▶ _Passage provided_
━━━━━━━━━━━━━━━━━━━━

The story’s shocking twists and turns, augmented with real, sinister period photos, will make this dazzling, #1 New York Times bestselling debut from author Kerri Maniscalco impossible to forget.



Okay, just have to start off right off the bat that this was amazing. This series (book one here) was suggested by our very own Andge and I am 100% on board and thankful for this recommendation. I even checked with her and she agreed with my 4.5 rating here.

I was never much of a history buff, and so I tend to avoid historical fictions if left to my own devices. But ever since Andge introduced The Last Magician to me, I honestly have a newfound interest and curiosity for them. So if you have never tried historical fictions, I can honestly say you should give it a try – you may find that you also enjoy them!

━━━━━━━━━━━━━━━━━━━━

▶ _Exercise 1_
Swap "point" for "spot" in the spatial reasoning listing, everything from its first line down to the line containing "4.33 metres", and give those lines back otherwise unchanged. Leave the pictures out of your answer.

(Spatial reasoning listing)
━━━━━━━━━━━━━━━━━━━━

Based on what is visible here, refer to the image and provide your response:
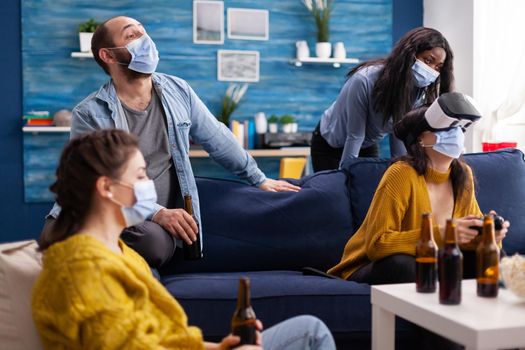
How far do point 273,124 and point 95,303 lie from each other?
4.33 metres

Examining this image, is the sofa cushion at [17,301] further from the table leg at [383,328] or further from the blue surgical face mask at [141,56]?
the blue surgical face mask at [141,56]

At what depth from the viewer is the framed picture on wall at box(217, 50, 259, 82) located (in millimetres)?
5734

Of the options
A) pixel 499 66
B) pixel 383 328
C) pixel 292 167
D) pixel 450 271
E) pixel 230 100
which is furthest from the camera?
pixel 230 100

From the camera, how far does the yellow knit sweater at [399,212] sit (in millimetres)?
2479

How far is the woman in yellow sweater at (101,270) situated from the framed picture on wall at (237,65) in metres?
4.16

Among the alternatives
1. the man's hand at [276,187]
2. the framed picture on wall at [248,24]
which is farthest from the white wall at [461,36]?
the man's hand at [276,187]

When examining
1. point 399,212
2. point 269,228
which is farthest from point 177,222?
point 399,212

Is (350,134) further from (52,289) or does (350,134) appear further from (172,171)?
(52,289)

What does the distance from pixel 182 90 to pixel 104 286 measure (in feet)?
5.25

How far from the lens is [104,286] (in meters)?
1.47

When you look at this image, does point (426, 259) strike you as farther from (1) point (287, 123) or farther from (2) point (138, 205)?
(1) point (287, 123)

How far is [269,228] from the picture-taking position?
2939mm

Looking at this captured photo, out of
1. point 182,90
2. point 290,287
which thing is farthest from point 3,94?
point 290,287

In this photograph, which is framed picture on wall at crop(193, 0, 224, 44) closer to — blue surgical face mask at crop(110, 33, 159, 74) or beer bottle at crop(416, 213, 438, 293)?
blue surgical face mask at crop(110, 33, 159, 74)
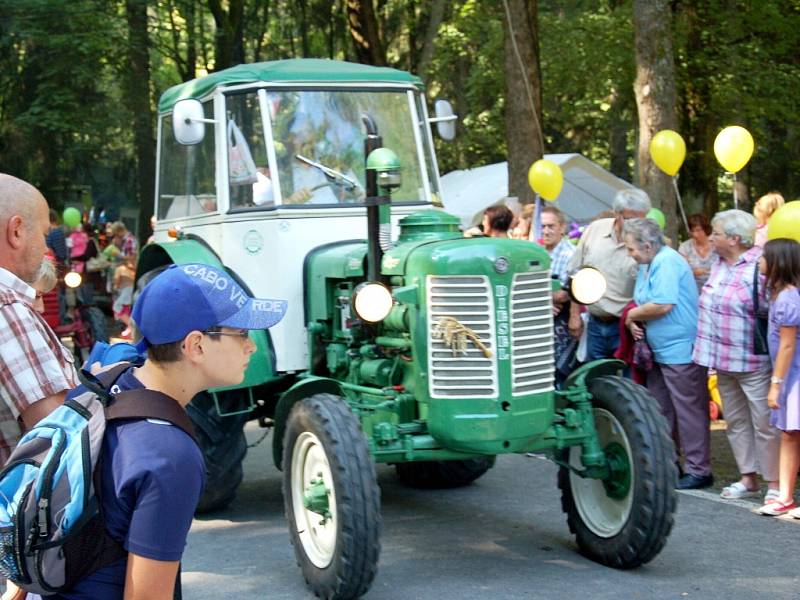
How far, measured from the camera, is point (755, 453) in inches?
297

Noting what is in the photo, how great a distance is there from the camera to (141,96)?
20516mm

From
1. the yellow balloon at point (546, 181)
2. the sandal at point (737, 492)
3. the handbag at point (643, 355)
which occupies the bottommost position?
the sandal at point (737, 492)

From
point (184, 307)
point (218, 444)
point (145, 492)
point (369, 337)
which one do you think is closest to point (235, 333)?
point (184, 307)

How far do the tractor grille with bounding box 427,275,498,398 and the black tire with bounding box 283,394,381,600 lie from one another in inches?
Result: 21.2

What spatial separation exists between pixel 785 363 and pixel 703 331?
0.78 meters

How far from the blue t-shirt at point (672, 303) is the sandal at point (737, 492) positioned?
0.88m

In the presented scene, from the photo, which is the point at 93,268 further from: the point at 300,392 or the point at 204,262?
the point at 300,392

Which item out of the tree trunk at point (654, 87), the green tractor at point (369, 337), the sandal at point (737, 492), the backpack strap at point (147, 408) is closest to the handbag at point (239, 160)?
the green tractor at point (369, 337)

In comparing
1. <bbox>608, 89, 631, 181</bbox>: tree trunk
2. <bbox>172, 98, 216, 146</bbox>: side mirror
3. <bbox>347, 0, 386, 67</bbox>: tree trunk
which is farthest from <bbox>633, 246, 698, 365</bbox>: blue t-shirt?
<bbox>608, 89, 631, 181</bbox>: tree trunk

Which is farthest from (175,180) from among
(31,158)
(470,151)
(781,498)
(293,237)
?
(470,151)

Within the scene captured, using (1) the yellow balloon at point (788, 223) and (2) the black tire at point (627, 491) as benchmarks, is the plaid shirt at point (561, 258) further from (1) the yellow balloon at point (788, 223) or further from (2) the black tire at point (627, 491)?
(2) the black tire at point (627, 491)

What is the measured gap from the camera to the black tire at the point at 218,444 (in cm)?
704

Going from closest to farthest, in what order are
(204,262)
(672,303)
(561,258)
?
(204,262)
(672,303)
(561,258)

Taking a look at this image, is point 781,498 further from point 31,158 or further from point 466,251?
point 31,158
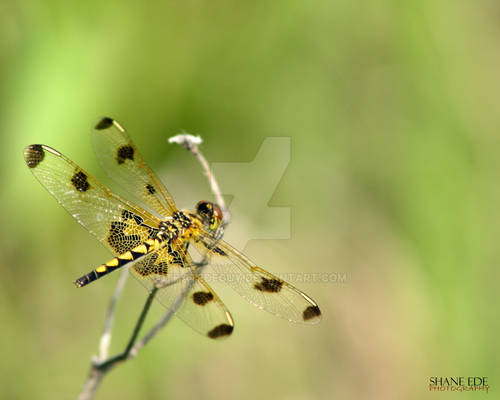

━━━━━━━━━━━━━━━━━━━━

▶ _Exercise 2_
Write the next few sentences of the book review, picking up after its last sentence.

▶ _Exercise response 1_
Based on what is visible here, refer to the image and provide your response:
How far do spot 273,124 and spot 95,303 lie from each other?
4.33 metres

▶ _Exercise response 2_
I can’t think of a better first dive into historical fiction, especially if you’re into YA (which is why we’re all here, right?). Stalking Jack the Ripper may be a bit of a intimidating title, but I promise it’s not a sappy love story where a girl falls in love with a serial killer. Set in the late nineteenth century England, Audrey Rose Wadsworth is not your typical young lady. Studying as an apprentice under her uncle in post-mortem studies, she is no stranger to dead bodies and getting her hands dirty. Don’t be fooled by the macabre setting – all the essence of your favourite YA novel can still be found!